I understand. Property titles in southern Dallas sometimes lie buried beneath tangles of lost heirs, unpaid taxes, liens and conflicting claims. How neat and absolute it would be to come in with a kind of statutory bulldozer and just scrape it all away.

Because of its abuse in the past, eminent domain has a very bad name in southern Dallas. Modern political activism in black Dallas came about more because of the eminent domain battles of the late 1960s than through any linkage with the national civil rights movement. It's appalling, frankly, that anybody would venture into southern Dallas to improve things and not know that.

The attempt to pass a new eminent domain law was stopped at the last moment last session because Representative Yvonne Davis, a Democrat who represents District 111 in southwestern Dallas and Duncanville, spotted it and spiked it.

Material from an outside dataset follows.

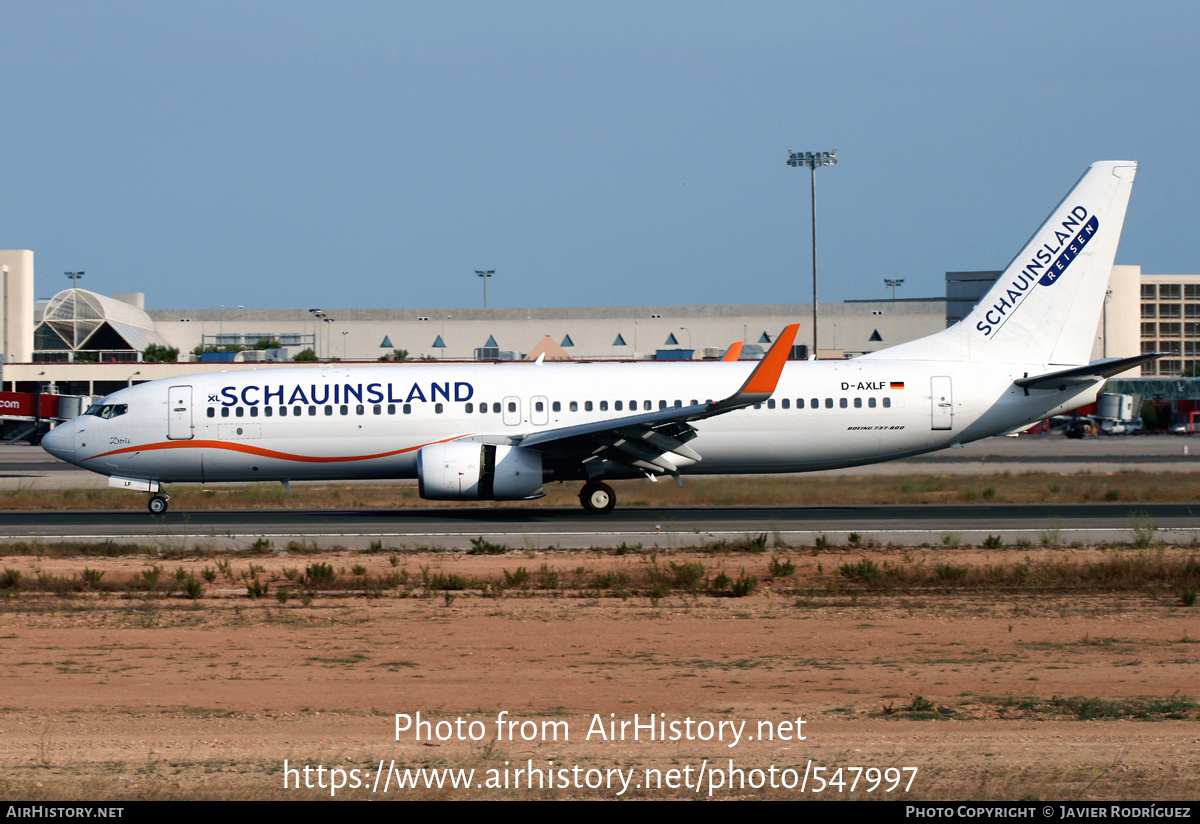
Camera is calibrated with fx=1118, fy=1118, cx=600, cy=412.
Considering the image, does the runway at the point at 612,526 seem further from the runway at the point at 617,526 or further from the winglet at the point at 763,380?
the winglet at the point at 763,380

State Senator Royce West, who represents District 23 in southern Dallas, had been playing an ambiguous game on eminent domain, vowing to constituents he was against the use of eminent domain to take homes. But in March 2007 I attended a community meeting at the Juanita Craft Rec Center where West clearly was supporting an expansion of eminent domain backed by the Foundation for Community Empowerment.

State Representative Terri Hodge, who represents District 100 in southern Dallas, delivered a fiery speech against the FCE proposal to foot-stamping applause, after which West relented. He promised to oppose efforts in Austin to expand the use of eminent domain.

But at the end of the legislative session, West tacked a popular bill creating a new law school for southern Dallas on to the back of an eminent domain bill that had been stripped of key homeowner protections. The only way Davis could protect southern Dallas at that point was by helping kill the law school bill—a painful choice but one she made anyway. She revisited the issue with me the other day on the phone. She said seizing a home, even a bad home, is too often a poor trade for the person who loses the house.

"Everybody's house is their castle. It may not be the castle you picked, but it's theirs. I don't think we have the right to summarily decide that it doesn't fit anymore. I think it's wrong to make citizens victims of their government."

I mention all of this because things I am hearing lead me to believe there will be another run made at an eminent domain bill in this new legislative session. I'm also hearing that the "master planning" effort for the inland port will be backdoored somehow in Austin. That is, someone is going to try to use legislation and create new governmental districts to screw up the Dallas inland port, since the effort to do it with the planning initiative supported by the Morning News seems to have failed.

What? Are we just crazy? Why does everybody want to pick up their pith helmets and their parasols and go to South Dallas to do good works, if they're not willing to do whatever it takes to create jobs? Jobs now. Jobs as soon as we can get them.

Where does this idea come from that some kind of program, governmental or charitable, is going to change anything? Look around. What have programs ever changed?

Jobs change things. Money changes things. Not programs.

Ten drops in a bucket? Look, I think the people on the Morning News editorial board ought to put some drops in their own buckets and leave other people alone, unless they want to get onboard for real and fundamental change.

In that same editorial where they announced they were now the conscience of the community, the Morning News also said, "We believe in a progressive conservatism that advocates civil rights, fiscal responsibility, environmental stewardship, effective local governments, public accountability and an internationalist foreign policy."

How about just jobs? Man. I don't know about some of these guilty conservatives today.